TEXT PASSAGE:
○ ○ ○

The Development and Approval of CM&S for Cardiovascular Devices

The medical device industry is increasingly using computational modeling and simulation (CM&S) for device development and premarket evaluation. When relying on CM&S to inform decision making that has the potential to cause patient harm, it is important to establish the credibility of the CM&S evidence. The FDA guidance “Assessing the Credibility of Computational Modeling and Simulation in Medical Device Submissions” provides a framework for establishing CM&S credibility in medical device regulatory submissions. The guidance builds upon the ASME V&V 40-2018 standard, but provides a more general credibility assessment framework applicable to a broad range of uses of CM&S (e.g., in silico device testing, CM&S used within medical device software, in silico clinical trials, CM&S-based qualified tools). In this talk, I will provide an overview of the guidance, discussing the credibility assessment framework, the different categories of model credibility evidence, and recommendations for reporting CM&S evidence in medical device submissions. Attendees will gain valuable insights into using this new FDA guidance for CM&S of medical devices.

Brent Craven 
US. Food & Drug Administration

Brent Craven is the Senior Science Advisor of Computer Modeling & Simulation in the FDA's Center for Devices and Radiological Health's (CDRH) Office of Science and Engineering Laboratories (OSEL). He received his PhD in Mechanical Engineering from the Pennsylvania State University in 2008. His areas of technical expertise include computational fluid dynamics, fluid-structure interaction, multiphysics modeling, patient-specific modeling, in silico clinical trials, and verification, validation, and uncertainty quantification (VVUQ) methods applied to medical devices. His research and policy efforts at the FDA primarily focus on advancing computer modeling and VVUQ methods for medical devices. In addition, he regularly serves as a subject matter expert on medical device regulatory submissions. He has authored over 55 refereed journal articles and more than 100 conference proceedings and abstracts. He is currently an Associate Editor for the Journal of Verification, Validation and Uncertainty Quantification and Frontiers in Physiology. He has received a number of awards for his research and regulatory contributions, including the 2022 FDA Scientific Achievement Award for Excellence in Data and Computational Science, the 2018 FDA CDRH Excellence in Scientific Research Award, and an FDA Commissioner’s Special Citation Award in 2021 for his regulatory contributions in the review of emergency use ventilators.

○ ○ ○

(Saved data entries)
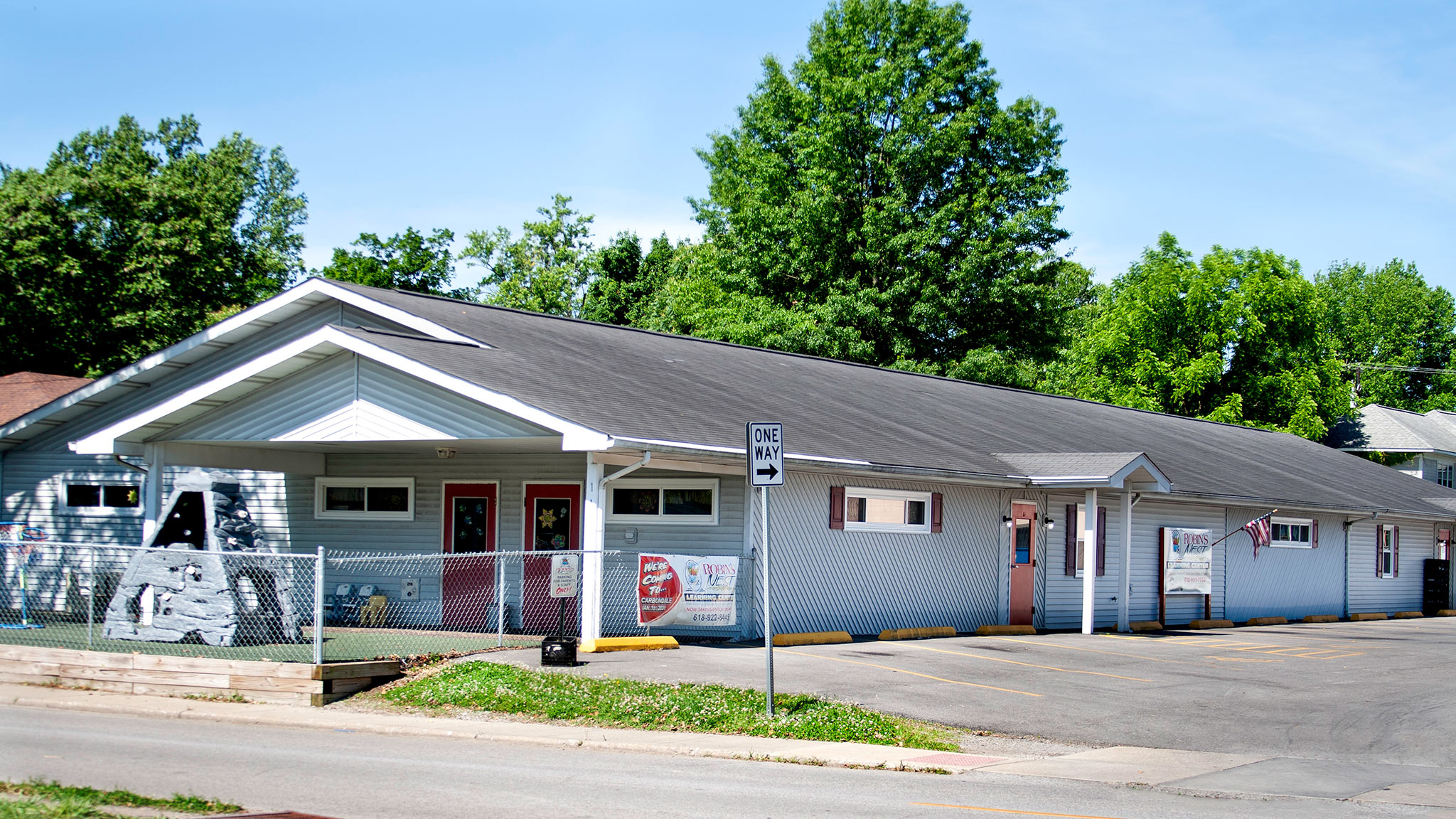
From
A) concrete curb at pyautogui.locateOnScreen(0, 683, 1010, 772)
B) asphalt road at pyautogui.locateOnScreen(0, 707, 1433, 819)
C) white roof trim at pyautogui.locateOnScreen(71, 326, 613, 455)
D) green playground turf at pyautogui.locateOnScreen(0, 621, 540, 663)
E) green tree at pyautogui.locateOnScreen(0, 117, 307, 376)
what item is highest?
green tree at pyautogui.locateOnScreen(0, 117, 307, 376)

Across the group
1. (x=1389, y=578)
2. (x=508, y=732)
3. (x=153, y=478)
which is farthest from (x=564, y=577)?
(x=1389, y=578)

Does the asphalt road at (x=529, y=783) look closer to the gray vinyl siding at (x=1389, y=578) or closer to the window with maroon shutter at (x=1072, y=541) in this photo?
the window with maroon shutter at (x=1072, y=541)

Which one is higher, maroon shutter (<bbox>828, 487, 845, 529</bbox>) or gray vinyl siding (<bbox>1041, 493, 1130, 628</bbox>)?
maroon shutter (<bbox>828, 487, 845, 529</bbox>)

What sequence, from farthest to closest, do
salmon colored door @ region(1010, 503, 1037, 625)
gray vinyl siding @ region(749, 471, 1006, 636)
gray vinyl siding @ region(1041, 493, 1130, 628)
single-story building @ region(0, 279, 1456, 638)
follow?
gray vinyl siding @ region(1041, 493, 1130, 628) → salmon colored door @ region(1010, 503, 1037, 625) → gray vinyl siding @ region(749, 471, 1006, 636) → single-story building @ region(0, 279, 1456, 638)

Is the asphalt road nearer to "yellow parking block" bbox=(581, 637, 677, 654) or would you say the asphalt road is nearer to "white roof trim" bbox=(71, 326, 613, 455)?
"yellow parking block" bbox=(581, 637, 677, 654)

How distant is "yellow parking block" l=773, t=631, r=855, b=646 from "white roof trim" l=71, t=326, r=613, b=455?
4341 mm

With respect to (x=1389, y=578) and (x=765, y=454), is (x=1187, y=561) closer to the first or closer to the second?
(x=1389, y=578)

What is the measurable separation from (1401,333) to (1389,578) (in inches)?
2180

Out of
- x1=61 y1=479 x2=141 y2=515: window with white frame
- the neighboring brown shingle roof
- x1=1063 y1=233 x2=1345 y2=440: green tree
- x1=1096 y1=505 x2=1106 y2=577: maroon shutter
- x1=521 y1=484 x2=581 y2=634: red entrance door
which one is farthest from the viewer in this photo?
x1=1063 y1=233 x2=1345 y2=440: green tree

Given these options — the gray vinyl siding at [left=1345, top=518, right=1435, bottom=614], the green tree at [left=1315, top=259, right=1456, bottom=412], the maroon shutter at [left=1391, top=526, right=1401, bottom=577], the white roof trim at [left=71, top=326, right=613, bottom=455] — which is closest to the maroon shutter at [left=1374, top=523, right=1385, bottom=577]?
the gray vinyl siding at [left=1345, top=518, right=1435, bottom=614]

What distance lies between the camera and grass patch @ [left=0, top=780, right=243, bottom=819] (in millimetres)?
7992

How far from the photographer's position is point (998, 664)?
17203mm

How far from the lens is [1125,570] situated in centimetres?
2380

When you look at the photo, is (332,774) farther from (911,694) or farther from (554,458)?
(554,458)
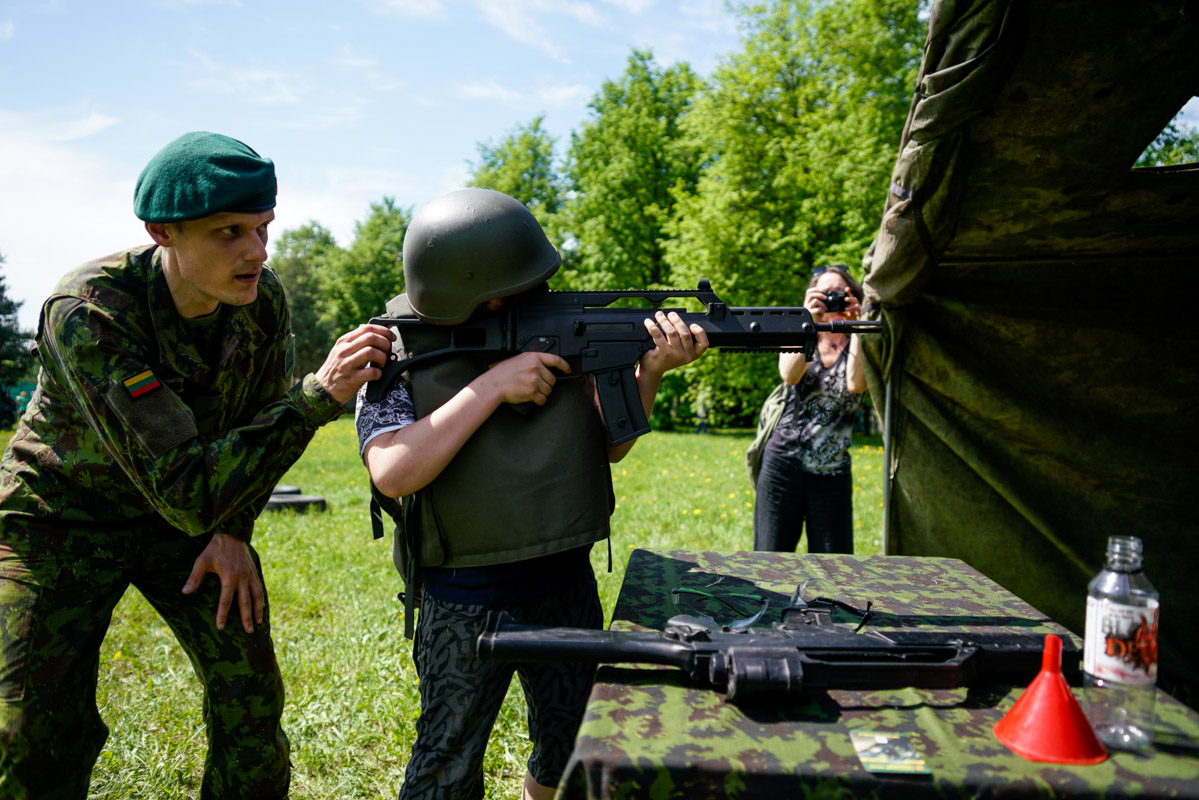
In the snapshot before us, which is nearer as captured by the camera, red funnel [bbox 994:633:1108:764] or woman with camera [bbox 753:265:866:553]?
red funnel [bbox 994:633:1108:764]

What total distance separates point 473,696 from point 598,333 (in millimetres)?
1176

○ ○ ○

BRIEF:
Continue the page on computational modeling and simulation for cardiovascular devices, starting right after its final sentence.

RESULT OF THIS EXERCISE:
We will discuss the pivotal role of in silico technologies in the regulatory approval process for medical devices, emphasizing the shift towards computational modeling and simulation to streamline safety and effectiveness evaluations. We will outline the acceptance of in silico evidence by regulatory authorities globally and showcases today's capability in generating digital evidence through virtual patient cohorts, advanced anatomical simulations, and regulatory reporting.
 
The presentation delves into a case study focused on catheter design and catheter pathways, showcasing how virtual simulations can dramatically enhance the design and deployment process. This involves a comprehensive analysis of the catheter's interaction with the vascular system, including the assessment of insertion forces, material stiffness, and anatomical variability. By simulating the catheter deployment across a diverse virtual patient population, we are able to identify optimal design parameters that can accommodate a wide range of anatomical structures, thereby minimizing the risk of complications and improving the overall success rate of catheter-based interventions.
 
Furthermore, this approach not only accelerates the development cycle by allowing for rapid iteration of design concepts but also significantly reduces the reliance on costly and ethically challenging animal and clinical trials. The integration of virtual patient data and simulation outputs into the regulatory submission process exemplifies a forward-thinking strategy to meet the stringent safety and efficacy standards set forth by global health authorities. 

Simon Sonntag
Virtonomy

Dr. Simon Sonntag holds a doctorate in medical engineering and has over 10 years of experience in the field of cardiovascular medical device development and approval with a special focus on using computational modeling and simulation. He is a board member of various societies and associations, including the European Society of Artificial Organs, American Society for Artificial Internal Organs and the Avicenna Alliance. In 2019, he co founded Virtonomy as CEO with the mission to accelerate medical device development and clinical trials with digital patient twins and simulation. Virtonomy has created v-Patients, enabling medical device developers to perform development and testing in a virtual environment, thereby accelerating development, reducing risks, expenses, and regulatory burden significantly. This end-to-end solution is based on an ever-expanding database of real clinical data to reflect anatomical variability, demographic diversity and pathological conditions.

This presentation focus on Medtronic efforts to create and leverage a three-physics model of the human heart and how these type of models can be leveraged to improve the therapy design. We make the case on how numerical modeling is disrupting the medical device industry the same way it happened thirty years ago with the automotive and aerospace industry. We will discuss short and long term goals, as well as current industry needs. Finally we will showcase publicly know Medtronic successes on modelling and simulation.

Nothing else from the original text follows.